▶ Requirement
Lay out the material below as a JSON list of strings, with one string per line and blank lines omitted.

>> start Records for the task

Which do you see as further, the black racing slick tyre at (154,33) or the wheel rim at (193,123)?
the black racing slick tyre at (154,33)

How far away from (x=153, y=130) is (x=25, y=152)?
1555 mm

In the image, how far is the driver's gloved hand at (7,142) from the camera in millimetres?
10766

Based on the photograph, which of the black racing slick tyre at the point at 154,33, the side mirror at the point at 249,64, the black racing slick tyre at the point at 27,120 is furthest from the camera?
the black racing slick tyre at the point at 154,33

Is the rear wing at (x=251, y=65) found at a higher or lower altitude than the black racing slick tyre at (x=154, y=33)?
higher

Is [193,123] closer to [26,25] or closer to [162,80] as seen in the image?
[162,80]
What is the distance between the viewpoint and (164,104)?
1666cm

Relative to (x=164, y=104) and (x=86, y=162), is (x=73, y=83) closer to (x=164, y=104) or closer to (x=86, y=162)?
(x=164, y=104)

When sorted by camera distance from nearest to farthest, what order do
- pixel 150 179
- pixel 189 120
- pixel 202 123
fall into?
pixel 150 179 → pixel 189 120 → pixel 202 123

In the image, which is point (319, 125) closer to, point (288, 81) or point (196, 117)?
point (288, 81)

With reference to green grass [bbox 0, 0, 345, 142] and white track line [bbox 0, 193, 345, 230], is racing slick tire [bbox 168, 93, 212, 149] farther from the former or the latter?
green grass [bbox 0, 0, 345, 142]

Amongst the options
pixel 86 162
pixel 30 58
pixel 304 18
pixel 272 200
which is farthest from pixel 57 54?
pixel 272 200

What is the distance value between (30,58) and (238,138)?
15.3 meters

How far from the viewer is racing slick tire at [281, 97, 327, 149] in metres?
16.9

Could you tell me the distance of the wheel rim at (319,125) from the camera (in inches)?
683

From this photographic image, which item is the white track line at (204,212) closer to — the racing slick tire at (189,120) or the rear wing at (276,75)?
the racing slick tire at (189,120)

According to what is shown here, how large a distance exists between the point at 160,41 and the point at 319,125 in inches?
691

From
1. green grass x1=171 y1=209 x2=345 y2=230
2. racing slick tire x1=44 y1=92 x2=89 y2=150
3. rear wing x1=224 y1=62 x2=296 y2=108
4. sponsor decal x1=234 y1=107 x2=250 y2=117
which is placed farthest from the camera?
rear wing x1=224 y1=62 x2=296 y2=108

>> end Records for the task

▶ The output
[
  "Which do you see as further, the black racing slick tyre at (154,33) or the wheel rim at (193,123)?",
  "the black racing slick tyre at (154,33)",
  "How far away from (x=153, y=130) is (x=25, y=152)?",
  "1555 mm",
  "In the image, how far is the driver's gloved hand at (7,142) from the camera in millimetres?",
  "10766",
  "Based on the photograph, which of the black racing slick tyre at the point at 154,33, the side mirror at the point at 249,64, the black racing slick tyre at the point at 27,120 is furthest from the camera?",
  "the black racing slick tyre at the point at 154,33",
  "Is the rear wing at (x=251, y=65) found at a higher or lower altitude than the black racing slick tyre at (x=154, y=33)?",
  "higher",
  "Is [193,123] closer to [26,25] or closer to [162,80] as seen in the image?",
  "[162,80]",
  "What is the distance between the viewpoint and (164,104)?",
  "1666cm",
  "Relative to (x=164, y=104) and (x=86, y=162), is (x=73, y=83) closer to (x=164, y=104) or closer to (x=86, y=162)?",
  "(x=164, y=104)",
  "When sorted by camera distance from nearest to farthest, what order do",
  "- pixel 150 179",
  "- pixel 189 120",
  "- pixel 202 123",
  "fall into?",
  "pixel 150 179 → pixel 189 120 → pixel 202 123",
  "In the image, which is point (319, 125) closer to, point (288, 81) or point (196, 117)?",
  "point (288, 81)",
  "With reference to green grass [bbox 0, 0, 345, 142] and white track line [bbox 0, 193, 345, 230], is racing slick tire [bbox 168, 93, 212, 149] farther from the former or the latter?",
  "green grass [bbox 0, 0, 345, 142]",
  "Amongst the options",
  "pixel 86 162",
  "pixel 30 58",
  "pixel 304 18",
  "pixel 272 200",
  "which is farthest from pixel 57 54?",
  "pixel 272 200",
  "What is the distance value between (30,58) and (238,138)?",
  "15.3 meters",
  "How far from the viewer is racing slick tire at [281, 97, 327, 149] in metres?",
  "16.9",
  "Could you tell me the distance of the wheel rim at (319,125) from the camera (in inches)?",
  "683",
  "From this photographic image, which item is the white track line at (204,212) closer to — the racing slick tire at (189,120) or the rear wing at (276,75)?",
  "the racing slick tire at (189,120)",
  "According to what is shown here, how large a distance exists between the point at 160,41 and the point at 319,125 in inches?",
  "691",
  "From",
  "1. green grass x1=171 y1=209 x2=345 y2=230",
  "2. racing slick tire x1=44 y1=92 x2=89 y2=150",
  "3. rear wing x1=224 y1=62 x2=296 y2=108",
  "4. sponsor decal x1=234 y1=107 x2=250 y2=117",
  "which is placed farthest from the camera?",
  "rear wing x1=224 y1=62 x2=296 y2=108"
]